Data extracted from a collection
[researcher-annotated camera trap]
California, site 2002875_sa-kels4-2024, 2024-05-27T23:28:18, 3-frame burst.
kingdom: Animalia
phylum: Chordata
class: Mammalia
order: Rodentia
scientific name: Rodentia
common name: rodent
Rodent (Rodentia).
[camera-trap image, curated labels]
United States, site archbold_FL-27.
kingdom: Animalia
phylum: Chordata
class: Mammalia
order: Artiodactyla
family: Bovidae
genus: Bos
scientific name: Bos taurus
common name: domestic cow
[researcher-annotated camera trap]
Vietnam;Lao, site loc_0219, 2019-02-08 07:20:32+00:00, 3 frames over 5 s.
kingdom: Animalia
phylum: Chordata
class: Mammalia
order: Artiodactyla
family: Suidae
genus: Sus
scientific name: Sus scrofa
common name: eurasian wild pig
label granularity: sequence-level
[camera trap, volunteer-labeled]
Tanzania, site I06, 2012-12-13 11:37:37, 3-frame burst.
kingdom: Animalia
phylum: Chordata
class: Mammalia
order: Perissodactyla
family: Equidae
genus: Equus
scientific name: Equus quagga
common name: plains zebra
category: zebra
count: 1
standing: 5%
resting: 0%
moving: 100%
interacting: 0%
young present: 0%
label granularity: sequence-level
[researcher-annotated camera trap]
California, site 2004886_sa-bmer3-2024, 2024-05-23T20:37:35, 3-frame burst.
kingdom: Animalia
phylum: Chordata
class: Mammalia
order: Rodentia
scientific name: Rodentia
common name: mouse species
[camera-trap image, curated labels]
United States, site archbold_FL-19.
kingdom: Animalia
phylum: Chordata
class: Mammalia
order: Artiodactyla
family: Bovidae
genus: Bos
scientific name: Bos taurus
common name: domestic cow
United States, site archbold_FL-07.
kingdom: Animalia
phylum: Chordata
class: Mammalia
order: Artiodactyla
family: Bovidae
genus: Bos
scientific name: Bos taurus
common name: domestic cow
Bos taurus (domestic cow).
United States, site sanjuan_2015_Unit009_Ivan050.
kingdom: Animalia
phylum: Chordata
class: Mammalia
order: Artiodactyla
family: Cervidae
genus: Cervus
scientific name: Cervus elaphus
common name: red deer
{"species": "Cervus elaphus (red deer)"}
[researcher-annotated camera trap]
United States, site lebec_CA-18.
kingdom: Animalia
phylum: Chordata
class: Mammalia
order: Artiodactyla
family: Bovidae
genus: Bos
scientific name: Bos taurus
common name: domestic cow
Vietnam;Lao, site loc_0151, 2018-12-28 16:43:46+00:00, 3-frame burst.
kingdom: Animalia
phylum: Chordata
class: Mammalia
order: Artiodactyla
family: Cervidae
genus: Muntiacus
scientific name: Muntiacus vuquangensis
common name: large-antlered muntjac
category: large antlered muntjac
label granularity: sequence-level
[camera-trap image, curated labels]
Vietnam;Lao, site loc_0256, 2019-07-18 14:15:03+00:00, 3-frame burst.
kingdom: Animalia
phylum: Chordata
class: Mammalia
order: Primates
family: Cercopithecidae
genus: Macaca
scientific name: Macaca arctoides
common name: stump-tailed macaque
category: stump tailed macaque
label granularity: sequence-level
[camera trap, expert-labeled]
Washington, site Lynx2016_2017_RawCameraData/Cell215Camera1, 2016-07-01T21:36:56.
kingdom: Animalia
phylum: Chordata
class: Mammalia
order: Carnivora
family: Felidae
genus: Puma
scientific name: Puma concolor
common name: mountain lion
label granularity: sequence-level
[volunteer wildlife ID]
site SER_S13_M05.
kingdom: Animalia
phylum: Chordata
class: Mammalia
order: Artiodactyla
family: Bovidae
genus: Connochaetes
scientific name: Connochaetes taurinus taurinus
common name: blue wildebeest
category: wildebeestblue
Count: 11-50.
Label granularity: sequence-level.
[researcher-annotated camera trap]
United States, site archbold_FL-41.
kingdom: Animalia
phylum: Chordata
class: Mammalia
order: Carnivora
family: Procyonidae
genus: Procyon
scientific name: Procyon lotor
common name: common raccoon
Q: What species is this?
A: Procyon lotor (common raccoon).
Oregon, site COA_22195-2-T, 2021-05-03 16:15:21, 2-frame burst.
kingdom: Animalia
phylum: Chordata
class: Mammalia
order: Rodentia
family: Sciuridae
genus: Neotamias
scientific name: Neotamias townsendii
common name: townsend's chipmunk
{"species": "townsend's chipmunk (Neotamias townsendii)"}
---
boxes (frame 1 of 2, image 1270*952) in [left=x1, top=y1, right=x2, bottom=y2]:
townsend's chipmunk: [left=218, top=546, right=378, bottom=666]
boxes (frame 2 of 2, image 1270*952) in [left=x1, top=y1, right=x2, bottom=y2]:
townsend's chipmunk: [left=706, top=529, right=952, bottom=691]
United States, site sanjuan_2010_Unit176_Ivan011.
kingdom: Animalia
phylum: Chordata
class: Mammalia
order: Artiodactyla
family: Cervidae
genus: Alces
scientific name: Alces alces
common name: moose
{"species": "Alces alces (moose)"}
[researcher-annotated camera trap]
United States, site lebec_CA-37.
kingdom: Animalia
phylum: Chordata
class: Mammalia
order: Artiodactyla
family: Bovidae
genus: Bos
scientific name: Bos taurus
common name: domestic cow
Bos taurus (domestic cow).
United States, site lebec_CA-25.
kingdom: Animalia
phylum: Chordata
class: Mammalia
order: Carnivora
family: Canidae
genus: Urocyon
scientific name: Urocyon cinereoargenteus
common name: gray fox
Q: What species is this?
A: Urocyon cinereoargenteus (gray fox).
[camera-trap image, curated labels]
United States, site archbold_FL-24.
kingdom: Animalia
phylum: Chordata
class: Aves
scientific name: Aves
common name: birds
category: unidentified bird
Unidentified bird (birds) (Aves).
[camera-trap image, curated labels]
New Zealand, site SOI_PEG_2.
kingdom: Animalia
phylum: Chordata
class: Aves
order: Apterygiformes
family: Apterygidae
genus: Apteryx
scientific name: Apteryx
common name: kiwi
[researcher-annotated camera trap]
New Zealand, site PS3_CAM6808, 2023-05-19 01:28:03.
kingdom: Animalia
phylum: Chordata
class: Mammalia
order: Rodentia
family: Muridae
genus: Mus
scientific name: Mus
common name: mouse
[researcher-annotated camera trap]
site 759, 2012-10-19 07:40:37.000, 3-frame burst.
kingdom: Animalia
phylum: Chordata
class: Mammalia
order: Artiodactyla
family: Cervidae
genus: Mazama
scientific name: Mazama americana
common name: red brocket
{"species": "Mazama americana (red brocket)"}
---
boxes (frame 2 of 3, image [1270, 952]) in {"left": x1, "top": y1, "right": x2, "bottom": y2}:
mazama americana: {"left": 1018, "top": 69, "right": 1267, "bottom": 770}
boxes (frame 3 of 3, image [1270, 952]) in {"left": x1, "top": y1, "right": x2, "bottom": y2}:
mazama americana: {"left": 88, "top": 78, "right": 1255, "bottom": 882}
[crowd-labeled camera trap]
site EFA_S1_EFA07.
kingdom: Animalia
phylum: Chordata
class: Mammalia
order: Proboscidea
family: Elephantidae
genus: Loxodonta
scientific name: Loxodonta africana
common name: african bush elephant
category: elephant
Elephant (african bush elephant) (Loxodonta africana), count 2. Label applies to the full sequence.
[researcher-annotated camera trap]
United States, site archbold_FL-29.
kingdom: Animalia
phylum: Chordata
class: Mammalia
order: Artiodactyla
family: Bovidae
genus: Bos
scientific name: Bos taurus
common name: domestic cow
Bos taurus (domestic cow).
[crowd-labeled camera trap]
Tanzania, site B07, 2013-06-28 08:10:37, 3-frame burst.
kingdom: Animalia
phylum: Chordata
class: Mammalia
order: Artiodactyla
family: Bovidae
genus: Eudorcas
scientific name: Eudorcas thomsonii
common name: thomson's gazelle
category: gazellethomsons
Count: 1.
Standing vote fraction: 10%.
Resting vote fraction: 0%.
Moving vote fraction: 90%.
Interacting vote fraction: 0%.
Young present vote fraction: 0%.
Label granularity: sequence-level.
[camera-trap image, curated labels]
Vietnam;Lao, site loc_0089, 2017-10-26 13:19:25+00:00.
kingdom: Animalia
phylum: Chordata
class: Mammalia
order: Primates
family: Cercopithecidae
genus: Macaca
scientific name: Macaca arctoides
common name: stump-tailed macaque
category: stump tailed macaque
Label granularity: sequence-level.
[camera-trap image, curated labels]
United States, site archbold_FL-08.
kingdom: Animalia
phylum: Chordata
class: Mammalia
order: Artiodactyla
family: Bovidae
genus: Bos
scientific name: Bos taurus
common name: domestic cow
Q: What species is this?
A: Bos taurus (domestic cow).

- _PROBLEM DESCRIPTION_
Repeat only the stretch of lines that opens with the line containing "common name: red brocket" and closes with the final line of the entries, both included, exactly as written.

- _TASK SOLUTION_
common name: red brocket
{"species": "Mazama americana (red brocket)"}
---
boxes (frame 2 of 3, image [1270, 952]) in {"left": x1, "top": y1, "right": x2, "bottom": y2}:
mazama americana: {"left": 1018, "top": 69, "right": 1267, "bottom": 770}
boxes (frame 3 of 3, image [1270, 952]) in {"left": x1, "top": y1, "right": x2, "bottom": y2}:
mazama americana: {"left": 88, "top": 78, "right": 1255, "bottom": 882}
[crowd-labeled camera trap]
site EFA_S1_EFA07.
kingdom: Animalia
phylum: Chordata
class: Mammalia
order: Proboscidea
family: Elephantidae
genus: Loxodonta
scientific name: Loxodonta africana
common name: african bush elephant
category: elephant
Elephant (african bush elephant) (Loxodonta africana), count 2. Label applies to the full sequence.
[researcher-annotated camera trap]
United States, site archbold_FL-29.
kingdom: Animalia
phylum: Chordata
class: Mammalia
order: Artiodactyla
family: Bovidae
genus: Bos
scientific name: Bos taurus
common name: domestic cow
Bos taurus (domestic cow).
[crowd-labeled camera trap]
Tanzania, site B07, 2013-06-28 08:10:37, 3-frame burst.
kingdom: Animalia
phylum: Chordata
class: Mammalia
order: Artiodactyla
family: Bovidae
genus: Eudorcas
scientific name: Eudorcas thomsonii
common name: thomson's gazelle
category: gazellethomsons
Count: 1.
Standing vote fraction: 10%.
Resting vote fraction: 0%.
Moving vote fraction: 90%.
Interacting vote fraction: 0%.
Young present vote fraction: 0%.
Label granularity: sequence-level.
[camera-trap image, curated labels]
Vietnam;Lao, site loc_0089, 2017-10-26 13:19:25+00:00.
kingdom: Animalia
phylum: Chordata
class: Mammalia
order: Primates
family: Cercopithecidae
genus: Macaca
scientific name: Macaca arctoides
common name: stump-tailed macaque
category: stump tailed macaque
Label granularity: sequence-level.
[camera-trap image, curated labels]
United States, site archbold_FL-08.
kingdom: Animalia
phylum: Chordata
class: Mammalia
order: Artiodactyla
family: Bovidae
genus: Bos
scientific name: Bos taurus
common name: domestic cow
Q: What species is this?
A: Bos taurus (domestic cow).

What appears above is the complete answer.